The assumed cause? Their relocation expenses were not grossed up sufficiently.
While this may be true in some cases, it is more likely that tax reform played a significant role. In fact, as the filing season came to an end, the IRS announced that the average refund was down by roughly 2%.
When tax reform was implemented, many people experienced:
- Small increases in take-home pay
- Smaller withholding amounts deducted from pay
- W-4s that were not updated to reflect all tax changes
These factors affected the tax situations of many, not just relocating employees. Transferees should also consider the following, which may not be linked to relocation:
- Capital gains on the sale of investments
- Changes in spousal income (if filing jointly)
- Changes in deductions
- Under withholding on regular income
If none of the above information explains a transferee’s tax situation, the employer may conduct a gross-up audit to determine if additional money is owed to the employee.

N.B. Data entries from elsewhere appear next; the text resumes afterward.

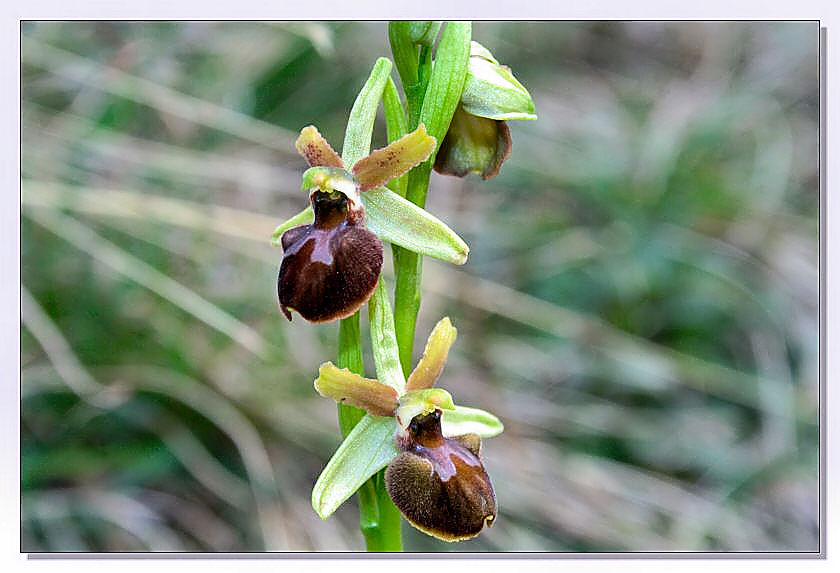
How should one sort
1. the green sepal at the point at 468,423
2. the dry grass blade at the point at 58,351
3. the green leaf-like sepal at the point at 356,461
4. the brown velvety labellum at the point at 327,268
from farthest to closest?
the dry grass blade at the point at 58,351, the green sepal at the point at 468,423, the green leaf-like sepal at the point at 356,461, the brown velvety labellum at the point at 327,268

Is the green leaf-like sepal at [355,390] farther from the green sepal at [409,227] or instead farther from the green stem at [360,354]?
the green sepal at [409,227]

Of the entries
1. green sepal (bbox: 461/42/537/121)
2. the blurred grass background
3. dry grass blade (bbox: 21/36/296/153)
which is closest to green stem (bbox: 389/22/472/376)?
green sepal (bbox: 461/42/537/121)

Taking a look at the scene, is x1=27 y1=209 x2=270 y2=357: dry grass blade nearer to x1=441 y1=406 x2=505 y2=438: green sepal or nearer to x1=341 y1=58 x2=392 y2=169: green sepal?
x1=441 y1=406 x2=505 y2=438: green sepal

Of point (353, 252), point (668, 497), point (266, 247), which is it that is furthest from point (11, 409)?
point (668, 497)

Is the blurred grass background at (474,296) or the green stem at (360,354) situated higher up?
the blurred grass background at (474,296)

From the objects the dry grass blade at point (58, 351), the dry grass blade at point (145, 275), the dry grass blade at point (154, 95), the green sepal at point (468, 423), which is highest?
the dry grass blade at point (154, 95)

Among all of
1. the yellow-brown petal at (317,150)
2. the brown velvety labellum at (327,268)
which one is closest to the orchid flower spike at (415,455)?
the brown velvety labellum at (327,268)

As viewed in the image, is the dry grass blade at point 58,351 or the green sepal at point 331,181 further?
the dry grass blade at point 58,351
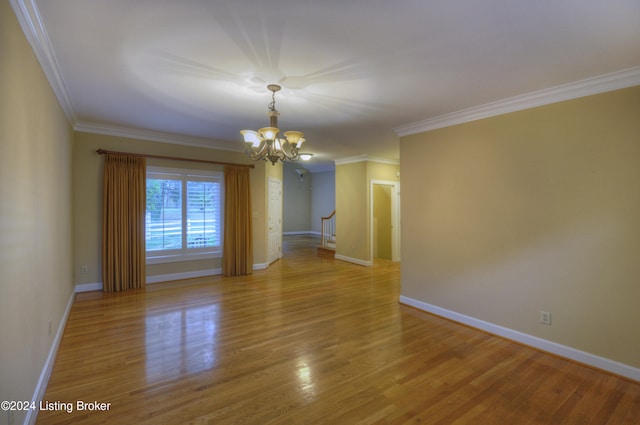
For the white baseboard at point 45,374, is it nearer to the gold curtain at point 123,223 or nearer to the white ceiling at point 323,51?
the gold curtain at point 123,223

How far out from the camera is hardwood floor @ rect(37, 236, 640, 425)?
7.00 feet

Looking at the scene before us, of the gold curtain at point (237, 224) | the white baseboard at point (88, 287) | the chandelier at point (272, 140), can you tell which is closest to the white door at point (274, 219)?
the gold curtain at point (237, 224)

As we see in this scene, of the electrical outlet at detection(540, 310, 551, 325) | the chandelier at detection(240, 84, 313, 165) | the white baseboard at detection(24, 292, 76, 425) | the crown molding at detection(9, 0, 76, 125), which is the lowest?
the white baseboard at detection(24, 292, 76, 425)

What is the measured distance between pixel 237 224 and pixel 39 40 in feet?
13.9

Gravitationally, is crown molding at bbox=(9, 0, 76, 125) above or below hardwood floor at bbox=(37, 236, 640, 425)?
above

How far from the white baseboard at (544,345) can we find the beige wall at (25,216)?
4217 millimetres

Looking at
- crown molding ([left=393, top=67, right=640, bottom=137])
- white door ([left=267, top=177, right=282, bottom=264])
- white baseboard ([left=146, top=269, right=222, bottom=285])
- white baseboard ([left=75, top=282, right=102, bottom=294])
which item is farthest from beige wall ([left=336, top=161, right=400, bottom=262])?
white baseboard ([left=75, top=282, right=102, bottom=294])

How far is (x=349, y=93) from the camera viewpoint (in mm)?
3234

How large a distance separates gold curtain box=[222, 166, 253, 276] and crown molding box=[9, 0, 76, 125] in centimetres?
309

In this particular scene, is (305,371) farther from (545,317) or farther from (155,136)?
(155,136)

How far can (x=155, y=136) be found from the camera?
17.3 feet

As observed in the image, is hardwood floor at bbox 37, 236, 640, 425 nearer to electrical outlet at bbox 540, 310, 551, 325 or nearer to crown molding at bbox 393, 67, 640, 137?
electrical outlet at bbox 540, 310, 551, 325

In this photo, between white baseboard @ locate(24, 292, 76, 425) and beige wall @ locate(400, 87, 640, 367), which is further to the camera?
beige wall @ locate(400, 87, 640, 367)

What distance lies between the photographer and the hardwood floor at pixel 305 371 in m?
2.13
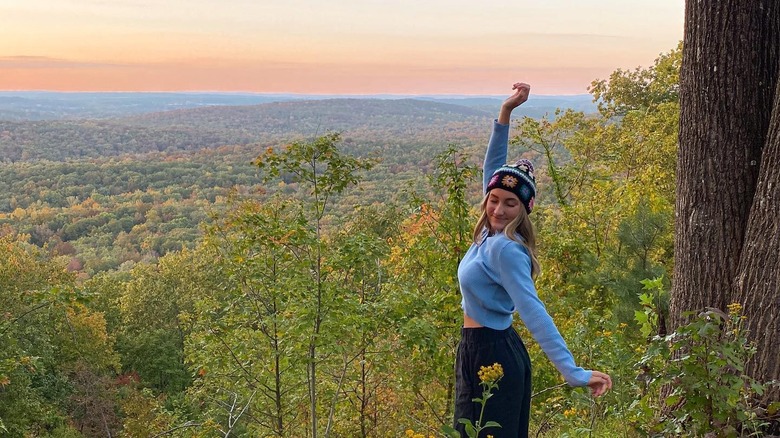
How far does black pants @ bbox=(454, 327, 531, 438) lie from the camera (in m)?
2.19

Regardless, it’s important to educate all employees about tax reform and what factors determine the type of refund – or tax bill – a staff member receives. For all employees, the IRS recommends using its online tax withholding estimator for a “paycheck checkup.” This tool will help ensure the right amount of tax is withheld.
By providing employees with accurate information and tools, you can stave off questions and – most importantly – help staff members avoid tax-related surprises.